吉祥寺で暮らして働くマーケッターの、本と映画と仕事の日記
「ダイハード2」(レニーハーリン監督)
「ダイハード」を見たらそりゃ「ダイハード2」を見なければならない。
いわゆる「続編」もので、屈指の出来映えと呼ばれるのがコレ。
ただ、連日で見直すと、

(1)第1作よりも派手
(2)第1作よりも緊張が続く
(3)しかし第1作の方が味わいがある

といった印象が残った。
なんでかなーと思うに、やっぱりちょっと詰め込み過ぎな部分にあるのだろうか。
あまりにも矢継ぎ早に、休む間もなく、ギューギューにアイデアを押し込み、それを具現化するもんのすごい金が投下された驚異のアクションシーンが連続するんだけれども、そうすると、味が濃すぎちゃうって面が出てくるのだ。
「箸休め」が必要。
桂花ラーメンで言うならば、キャベツみたいな。
味は濃い〜ばっかりじゃダメ、その濃さを味わうためには、「休憩」が必要なんだという、そういう逆説的なものを感じた。

第二作に比べると、第1作は、言って見りゃ「休んでばっか」みたいな感じすらある。
しかし、その「休み」こそが、メリハリをつけた。あの「休み」あればこその「印象」だったのだ。

第二作で思い出すものは、と言われたら、たぶん、ほとんどの人は、例の手榴弾をぽんぽん投げ込まれた飛行機の中から、椅子ごと脱出するシーンを思い浮かべるのではないかと思う。あーりゃ、さすがにすごかった。すごかったけれども、他はどうでしょう? ちなみに、ラストを覚えてますかと言われると、結構ハタと止まるのではないかと思う。実は私は忘れていた。見ながら、ああ、そうか、飛行機のアレかと思うけれども、そりゃーそれですごいアイデアの名シーンには違いないのに、そんなスゴイシーンばっかり他にもたくさんあったんで、印象に残っていなかったりする。だから、たった一つだけ、椅子脱出シーンだけが記憶にあるのではないか。

さらに、1作目でも相当だけれども、二作目になると、さらに目立つ、明かなマクレーン刑事の「過剰防衛」ね。

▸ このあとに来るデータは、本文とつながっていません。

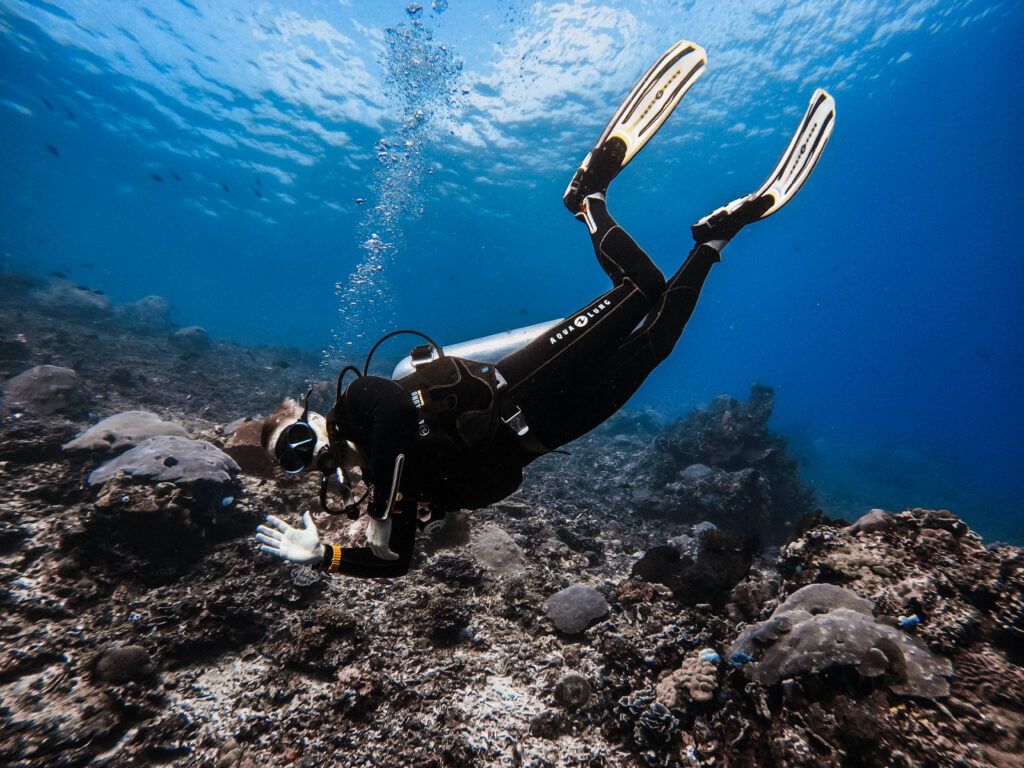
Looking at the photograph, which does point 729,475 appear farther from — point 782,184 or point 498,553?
point 782,184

「24」のジャック・バウアー並と言っても過言ではない。
ラスト、飛行機に火を付けるのはいいんだけれども、いや、それいいっけか。やっぱやりすぎじゃんと今になるとやっぱり思う。一応他国の実権を握ってた将軍だしね。その一味が乗ってるとはいえ、飛行機一台いくらするっちゅーのか。よく考えれば、ナカトミビルもぶっつぶしているし。一介の市警警察官がだね。単独行動にもほどがある。管轄外なのに。近代警察は組織捜査がモットーだと室井管理官だって言っている。

私はこういう低次元な、いわゆる「つっこみ」というべきものが、すげー幼稚でするのが嫌なんだけれども、あえて今回はする。マクレーンやりすぎ。
最近の警察モノは、とにかく「違法捜査」を厳罰視するものが増えてきていて、「捜査の妥当性」やら「捜査倫理」とか「組織論理」みたいなものの対立そのものが、テーマとなってきている位なんで、こういう20年前の感覚には、さすがにちょっとひっかかりが生まれる。もちろん非常にうまく作っているからギリギリのレベルだけれども。


しかし、今日は意外と忙しかった。
昨夜から始めた突貫工事の件で、やっぱり一日かかってしまった。
夕飯時にこの一本を見たきり。
明日は打ち合わせで外出と、新規の集計を一本。